Design considerations and challenges
Local codes often set key standards for the successful installation of blue roofs. In New York City, the building code provides various incentives to install blue and green roofs, and even stipulates certain qualitative standards like the fact that jurisdiction’s blue-roof basins must have a secondary membrane.
The goal of the secondary membrane is to provide a materially redundant support layer that can both catch any leaks penetrating the primary membrane and stop the leak from gathering on the roof. Leaks are potentially a serious problem to rooftops because they can eventually lead to ponding, chronic water damage, and infiltration, or even structural failures over the long term.
Other standards provide for basic levels of safety while maintaining blue roofs. In Philadelphia, for example, standards specify safe access to blue roofs for periodic cleaning.
Introduced in 2010, San Francisco’s “Stormwater Management Ordinance” requires any development project that will disturb more than 465 m2 (5000 sf) of ground to meet specific stormwater management standards, including the installation of blue and green rooftop areas. Such guidelines are essential to ensuring new technology is both encouraged and will eventually function properly in a given location and jurisdiction. However, in places where blue roofs have not yet been used, design professionals will need to do some added research as well as take additional steps to help facilitate the work.
While blue roofs can be used in both commercial and residential applications, they are still a relatively new technology in the building world. At present, they seem to be most interesting to the public sector—perhaps because of the presence of larger complexes of buildings that have more significant rooftop areas. Some large housing projects in California are starting to see the advantages of blue roofs, such as rainwater collection and water savings, especially in the state’s warmer, drought-prone portions. They are also indirectly seeing the energy savings that come from using reflective basin surfaces able to modify the heat island effect.
For private and residential building owners, ownership and other legal issues can come into play when making plans for shared building rooftops. Condominium buildings and other facilities owned by multiple people may face greater obstacles to investing in rooftop equipment due to the need for consensus. It is up to each building owner and group to decide collectively whether the potential gains outweigh the initial efforts required. Given the technology is new, there are also those who may resist its introduction outright because of the potential hassles and unknowns. New technology often needs some careful tuning, debugging, and testing to make it work properly and overcome initial hurdles.
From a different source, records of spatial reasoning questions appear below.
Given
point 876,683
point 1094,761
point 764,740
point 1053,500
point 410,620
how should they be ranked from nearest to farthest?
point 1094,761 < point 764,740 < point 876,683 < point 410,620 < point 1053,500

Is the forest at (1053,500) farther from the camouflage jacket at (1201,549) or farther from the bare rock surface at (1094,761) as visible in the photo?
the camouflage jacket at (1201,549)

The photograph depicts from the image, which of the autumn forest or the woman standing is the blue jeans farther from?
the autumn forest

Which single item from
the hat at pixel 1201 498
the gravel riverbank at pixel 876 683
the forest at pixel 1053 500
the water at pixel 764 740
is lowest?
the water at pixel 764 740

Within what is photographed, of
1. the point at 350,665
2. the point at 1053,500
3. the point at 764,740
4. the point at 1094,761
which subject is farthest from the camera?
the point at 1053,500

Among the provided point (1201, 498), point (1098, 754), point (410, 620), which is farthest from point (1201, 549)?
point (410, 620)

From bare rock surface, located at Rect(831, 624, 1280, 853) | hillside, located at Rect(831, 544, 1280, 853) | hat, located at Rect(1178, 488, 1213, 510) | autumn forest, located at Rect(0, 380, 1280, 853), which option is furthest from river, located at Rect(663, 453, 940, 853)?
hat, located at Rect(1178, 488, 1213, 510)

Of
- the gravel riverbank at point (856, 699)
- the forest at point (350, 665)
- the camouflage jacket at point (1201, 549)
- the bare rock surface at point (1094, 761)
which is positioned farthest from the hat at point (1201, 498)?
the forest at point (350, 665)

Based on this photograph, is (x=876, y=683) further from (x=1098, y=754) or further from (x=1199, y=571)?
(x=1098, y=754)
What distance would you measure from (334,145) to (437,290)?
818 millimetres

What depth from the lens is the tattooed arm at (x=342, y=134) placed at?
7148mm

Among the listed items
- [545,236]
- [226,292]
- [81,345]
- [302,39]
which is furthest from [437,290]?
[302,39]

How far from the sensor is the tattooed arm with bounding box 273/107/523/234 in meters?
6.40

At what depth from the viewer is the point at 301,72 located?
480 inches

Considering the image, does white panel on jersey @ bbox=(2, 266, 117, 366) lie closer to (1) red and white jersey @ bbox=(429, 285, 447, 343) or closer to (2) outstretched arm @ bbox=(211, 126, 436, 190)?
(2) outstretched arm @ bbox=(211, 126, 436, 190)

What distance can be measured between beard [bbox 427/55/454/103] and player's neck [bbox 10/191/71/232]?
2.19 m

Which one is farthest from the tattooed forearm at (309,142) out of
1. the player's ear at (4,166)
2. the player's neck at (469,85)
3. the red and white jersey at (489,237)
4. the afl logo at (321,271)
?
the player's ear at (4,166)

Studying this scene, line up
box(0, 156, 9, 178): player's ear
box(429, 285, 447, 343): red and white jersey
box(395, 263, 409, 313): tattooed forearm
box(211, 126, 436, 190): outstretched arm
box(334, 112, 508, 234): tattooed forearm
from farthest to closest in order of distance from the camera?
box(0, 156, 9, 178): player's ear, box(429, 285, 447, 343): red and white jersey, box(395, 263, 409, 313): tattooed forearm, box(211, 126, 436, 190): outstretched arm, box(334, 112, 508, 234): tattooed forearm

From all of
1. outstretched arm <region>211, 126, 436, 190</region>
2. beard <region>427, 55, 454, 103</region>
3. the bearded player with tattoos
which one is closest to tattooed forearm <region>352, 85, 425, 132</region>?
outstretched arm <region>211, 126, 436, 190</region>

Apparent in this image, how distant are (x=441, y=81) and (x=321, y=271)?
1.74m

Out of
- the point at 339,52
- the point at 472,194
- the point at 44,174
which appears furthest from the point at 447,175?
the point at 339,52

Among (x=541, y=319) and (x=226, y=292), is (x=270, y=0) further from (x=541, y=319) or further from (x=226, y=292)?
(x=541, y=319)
Blue roofs, just like any building component, must be properly designed in advance to facilitate their proper function over time. As noted, some critical considerations include the appropriate and thoughtful design of roof structures for considerable additional water weight. Where blue roofs are added to existing building rooftops, the existing roof structure will need to be thoroughly checked and verified to be adequate to carry the new water and equipment loads and respond to climate conditions. Where blue roofs are planned for new buildings, structural engineers must design the roof structure to safely carry all new rooftop loads and to account for climate conditions, especially the weight of the total system under peak load.
Peak load is the point at which the system is carrying its maximum possible quantity of water. The system must also be structured to anticipate this correct volume and weight of water at specific peak load times and during the system’s function. Additionally, materials need to be thoughtfully chosen to reflect the climate conditions in which they are located. In some cases and climates, materials will need to consider the building’s orientation to the sun.
Using custom-designed options like flat-roof support systems can help facilitate the application of blue assemblies onto existing rooftops through better organization and accessibility for maintenance. These kinds of supports rely on metal brackets and structures to route conduits, trays, and generally organize the rooftop equipment to make it neat and accessible. By utilizing zero-penetration roof supports, designers have the ability to carefully place blue-roof equipment on existing rooftops with greater ease and to properly mesh with the existing surface and structure.